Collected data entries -
########################################

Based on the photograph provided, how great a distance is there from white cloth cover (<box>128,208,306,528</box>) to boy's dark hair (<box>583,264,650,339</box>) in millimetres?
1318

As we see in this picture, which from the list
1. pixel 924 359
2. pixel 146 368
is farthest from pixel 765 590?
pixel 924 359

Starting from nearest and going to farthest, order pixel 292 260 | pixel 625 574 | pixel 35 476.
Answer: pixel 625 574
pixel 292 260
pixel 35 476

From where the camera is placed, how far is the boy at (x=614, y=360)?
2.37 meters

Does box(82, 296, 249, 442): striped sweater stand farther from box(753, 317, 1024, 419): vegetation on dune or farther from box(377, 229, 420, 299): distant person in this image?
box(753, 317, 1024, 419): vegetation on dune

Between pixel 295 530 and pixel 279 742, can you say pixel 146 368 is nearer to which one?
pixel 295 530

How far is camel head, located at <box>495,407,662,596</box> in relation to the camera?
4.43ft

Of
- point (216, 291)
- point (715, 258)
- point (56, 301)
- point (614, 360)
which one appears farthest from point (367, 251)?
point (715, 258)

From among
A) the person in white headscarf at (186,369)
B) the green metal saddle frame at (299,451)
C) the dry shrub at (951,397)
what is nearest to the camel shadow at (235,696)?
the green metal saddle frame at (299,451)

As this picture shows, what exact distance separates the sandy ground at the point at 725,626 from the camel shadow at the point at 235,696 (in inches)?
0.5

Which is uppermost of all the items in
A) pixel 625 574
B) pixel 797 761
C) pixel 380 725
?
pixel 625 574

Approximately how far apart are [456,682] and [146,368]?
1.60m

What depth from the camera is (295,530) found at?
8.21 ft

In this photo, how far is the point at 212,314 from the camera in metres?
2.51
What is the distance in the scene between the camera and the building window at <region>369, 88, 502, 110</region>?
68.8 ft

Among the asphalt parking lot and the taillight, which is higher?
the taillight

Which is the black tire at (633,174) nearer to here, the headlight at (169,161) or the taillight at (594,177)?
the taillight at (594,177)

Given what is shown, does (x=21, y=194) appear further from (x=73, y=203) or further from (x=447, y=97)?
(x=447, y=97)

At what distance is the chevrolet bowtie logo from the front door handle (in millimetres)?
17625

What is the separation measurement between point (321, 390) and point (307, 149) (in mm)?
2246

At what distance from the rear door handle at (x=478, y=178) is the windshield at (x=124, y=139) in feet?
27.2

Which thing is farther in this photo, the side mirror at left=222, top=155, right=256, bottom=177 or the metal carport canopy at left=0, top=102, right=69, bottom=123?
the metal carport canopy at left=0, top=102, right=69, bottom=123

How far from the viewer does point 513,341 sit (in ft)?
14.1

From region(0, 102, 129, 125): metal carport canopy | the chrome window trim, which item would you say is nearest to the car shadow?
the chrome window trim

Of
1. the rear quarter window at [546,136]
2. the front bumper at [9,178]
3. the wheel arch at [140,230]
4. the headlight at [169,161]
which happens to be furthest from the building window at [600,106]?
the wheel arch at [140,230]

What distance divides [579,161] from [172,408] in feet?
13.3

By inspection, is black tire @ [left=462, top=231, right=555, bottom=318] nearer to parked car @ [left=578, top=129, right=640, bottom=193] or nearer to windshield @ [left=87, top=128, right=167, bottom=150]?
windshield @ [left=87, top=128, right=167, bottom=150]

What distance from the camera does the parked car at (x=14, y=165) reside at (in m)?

########################################

SHORT TASK - Reproduce every item above verbatim, without altering any word or figure.

FINAL RESULT -
Based on the photograph provided, how great a distance is there from white cloth cover (<box>128,208,306,528</box>) to boy's dark hair (<box>583,264,650,339</box>) in millimetres?
1318

As we see in this picture, which from the list
1. pixel 924 359
2. pixel 146 368
is farthest from pixel 765 590?
pixel 924 359

Starting from nearest and going to farthest, order pixel 292 260 | pixel 625 574 | pixel 35 476.
Answer: pixel 625 574
pixel 292 260
pixel 35 476

From where the camera is placed, how far is the boy at (x=614, y=360)?
2.37 meters

Does box(82, 296, 249, 442): striped sweater stand farther from box(753, 317, 1024, 419): vegetation on dune or farther from box(377, 229, 420, 299): distant person in this image?
box(753, 317, 1024, 419): vegetation on dune

Between pixel 295 530 and pixel 279 742, can you say pixel 146 368 is nearer to which one?
pixel 295 530

How far is camel head, located at <box>495,407,662,596</box> in relation to the camera?
4.43ft

Of
- point (216, 291)
- point (715, 258)
- point (56, 301)
- point (614, 360)
which one appears farthest from point (367, 251)?
point (715, 258)

From among
A) the person in white headscarf at (186,369)
B) the green metal saddle frame at (299,451)
C) the dry shrub at (951,397)
what is nearest to the camel shadow at (235,696)?
the green metal saddle frame at (299,451)

As this picture shows, what exact distance separates the sandy ground at the point at 725,626 from the camel shadow at the point at 235,696 (in inches)?
0.5

Which is uppermost of all the items in
A) pixel 625 574
B) pixel 797 761
C) pixel 380 725
?
pixel 625 574

Approximately how far apart are [456,682] and [146,368]?
1.60m

What depth from the camera is (295,530) found at?
8.21 ft

In this photo, how far is the point at 212,314 from the camera in metres?
2.51
What is the distance in the scene between the camera and the building window at <region>369, 88, 502, 110</region>?
68.8 ft

Among the asphalt parking lot and the taillight, which is higher?
the taillight

Which is the black tire at (633,174) nearer to here, the headlight at (169,161) or the taillight at (594,177)?
the taillight at (594,177)

Given what is shown, does (x=21, y=194) appear further from (x=73, y=203) or further from (x=447, y=97)?
(x=447, y=97)

At what distance is the chevrolet bowtie logo from the front door handle (in millimetres)?
17625

What is the separation measurement between point (321, 390) and point (307, 149) (in mm)?
2246

At what distance from the rear door handle at (x=478, y=178) is the windshield at (x=124, y=139) in feet?
27.2

Which thing is farther in this photo, the side mirror at left=222, top=155, right=256, bottom=177 or the metal carport canopy at left=0, top=102, right=69, bottom=123?
the metal carport canopy at left=0, top=102, right=69, bottom=123

How far from the viewer does point 513,341 sit (in ft)?
14.1

From region(0, 102, 129, 125): metal carport canopy | the chrome window trim, which item would you say is nearest to the car shadow?
the chrome window trim

Of
1. the rear quarter window at [546,136]
2. the front bumper at [9,178]
3. the wheel arch at [140,230]
4. the headlight at [169,161]
which happens to be furthest from the building window at [600,106]?
the wheel arch at [140,230]

What distance divides [579,161] from [172,408] in feet?
13.3

By inspection, is black tire @ [left=462, top=231, right=555, bottom=318] nearer to parked car @ [left=578, top=129, right=640, bottom=193] or nearer to windshield @ [left=87, top=128, right=167, bottom=150]?
windshield @ [left=87, top=128, right=167, bottom=150]

What distance from the camera does the parked car at (x=14, y=165) reside at (in m)?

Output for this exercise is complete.